TASK REQUIREMENTS - Repeat the lines of the listing below exactly, starting at the line that contains "How far from the picture-taker" and running through the last line, both included, and only those.

** Start of RECORDS SUPPLIED **

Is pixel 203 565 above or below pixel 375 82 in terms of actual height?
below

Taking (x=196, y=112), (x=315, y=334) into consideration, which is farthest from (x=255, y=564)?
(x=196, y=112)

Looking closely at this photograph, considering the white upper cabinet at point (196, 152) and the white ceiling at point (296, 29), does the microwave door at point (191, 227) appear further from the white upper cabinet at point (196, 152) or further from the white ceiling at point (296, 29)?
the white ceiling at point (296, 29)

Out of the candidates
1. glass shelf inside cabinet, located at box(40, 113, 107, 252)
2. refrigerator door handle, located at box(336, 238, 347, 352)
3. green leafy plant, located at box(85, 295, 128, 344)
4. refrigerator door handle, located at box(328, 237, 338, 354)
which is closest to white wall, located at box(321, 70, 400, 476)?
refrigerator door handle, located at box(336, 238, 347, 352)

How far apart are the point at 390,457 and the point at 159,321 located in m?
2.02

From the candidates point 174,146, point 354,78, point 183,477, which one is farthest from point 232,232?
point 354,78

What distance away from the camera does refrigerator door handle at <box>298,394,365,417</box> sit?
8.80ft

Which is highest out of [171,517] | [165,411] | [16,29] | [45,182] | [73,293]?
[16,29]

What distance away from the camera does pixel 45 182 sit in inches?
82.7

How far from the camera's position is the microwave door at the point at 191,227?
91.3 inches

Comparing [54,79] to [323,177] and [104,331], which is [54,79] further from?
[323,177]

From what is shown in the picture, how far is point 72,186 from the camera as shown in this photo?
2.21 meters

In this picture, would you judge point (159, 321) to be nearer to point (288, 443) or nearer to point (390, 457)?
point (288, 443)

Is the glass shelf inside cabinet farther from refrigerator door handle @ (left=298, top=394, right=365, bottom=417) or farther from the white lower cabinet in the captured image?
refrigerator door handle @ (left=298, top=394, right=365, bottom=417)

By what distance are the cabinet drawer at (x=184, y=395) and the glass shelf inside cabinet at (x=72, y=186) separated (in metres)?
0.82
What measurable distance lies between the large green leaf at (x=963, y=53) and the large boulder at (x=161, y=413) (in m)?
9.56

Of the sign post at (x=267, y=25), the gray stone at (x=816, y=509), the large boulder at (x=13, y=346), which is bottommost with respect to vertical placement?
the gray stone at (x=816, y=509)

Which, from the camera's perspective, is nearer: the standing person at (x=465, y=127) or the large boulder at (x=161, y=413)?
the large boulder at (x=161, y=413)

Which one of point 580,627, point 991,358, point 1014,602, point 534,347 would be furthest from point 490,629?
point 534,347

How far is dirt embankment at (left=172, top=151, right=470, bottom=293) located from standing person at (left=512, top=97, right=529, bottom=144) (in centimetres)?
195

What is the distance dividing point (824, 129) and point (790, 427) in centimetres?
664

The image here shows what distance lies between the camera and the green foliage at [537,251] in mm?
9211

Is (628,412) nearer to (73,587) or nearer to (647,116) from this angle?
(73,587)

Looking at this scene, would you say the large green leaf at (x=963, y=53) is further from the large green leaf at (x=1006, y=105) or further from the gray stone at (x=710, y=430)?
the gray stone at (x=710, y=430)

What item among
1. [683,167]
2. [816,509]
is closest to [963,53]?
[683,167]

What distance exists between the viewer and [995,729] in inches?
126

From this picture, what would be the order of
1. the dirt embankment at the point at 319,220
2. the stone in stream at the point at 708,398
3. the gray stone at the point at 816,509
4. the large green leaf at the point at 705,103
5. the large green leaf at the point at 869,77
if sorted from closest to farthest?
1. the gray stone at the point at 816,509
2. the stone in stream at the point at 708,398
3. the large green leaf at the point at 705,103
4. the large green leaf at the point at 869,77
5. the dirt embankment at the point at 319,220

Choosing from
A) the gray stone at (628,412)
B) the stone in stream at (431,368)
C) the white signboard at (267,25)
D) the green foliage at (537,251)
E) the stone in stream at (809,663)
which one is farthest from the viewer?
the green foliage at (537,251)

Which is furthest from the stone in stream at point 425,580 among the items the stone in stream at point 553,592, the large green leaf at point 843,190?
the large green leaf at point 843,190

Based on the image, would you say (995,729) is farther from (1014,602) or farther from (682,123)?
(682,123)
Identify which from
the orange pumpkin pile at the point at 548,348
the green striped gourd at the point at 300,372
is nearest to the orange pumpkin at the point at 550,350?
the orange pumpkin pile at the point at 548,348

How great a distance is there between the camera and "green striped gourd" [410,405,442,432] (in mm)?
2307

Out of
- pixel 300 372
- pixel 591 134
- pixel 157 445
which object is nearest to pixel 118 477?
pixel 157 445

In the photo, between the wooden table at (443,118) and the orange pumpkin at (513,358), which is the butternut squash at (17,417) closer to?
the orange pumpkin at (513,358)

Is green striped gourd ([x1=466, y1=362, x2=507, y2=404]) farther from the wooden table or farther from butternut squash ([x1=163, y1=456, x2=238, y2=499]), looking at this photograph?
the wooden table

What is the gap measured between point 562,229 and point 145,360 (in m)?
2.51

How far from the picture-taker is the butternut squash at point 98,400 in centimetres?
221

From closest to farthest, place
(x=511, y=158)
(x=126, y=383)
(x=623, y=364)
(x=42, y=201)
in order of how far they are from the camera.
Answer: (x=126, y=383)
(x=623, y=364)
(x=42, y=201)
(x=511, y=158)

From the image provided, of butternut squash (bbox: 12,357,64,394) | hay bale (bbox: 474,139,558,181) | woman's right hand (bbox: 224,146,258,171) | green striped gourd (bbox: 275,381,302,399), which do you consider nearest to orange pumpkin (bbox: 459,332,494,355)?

** End of RECORDS SUPPLIED **

FULL RESPONSE -
How far from the picture-taker is the butternut squash at point 98,400 in centimetres?
221

From closest to farthest, place
(x=511, y=158)
(x=126, y=383)
(x=623, y=364)
(x=42, y=201)
in order of how far they are from the camera.
Answer: (x=126, y=383)
(x=623, y=364)
(x=42, y=201)
(x=511, y=158)

From the image provided, of butternut squash (bbox: 12,357,64,394) | hay bale (bbox: 474,139,558,181) | woman's right hand (bbox: 224,146,258,171) | green striped gourd (bbox: 275,381,302,399), which do you consider nearest to orange pumpkin (bbox: 459,332,494,355)?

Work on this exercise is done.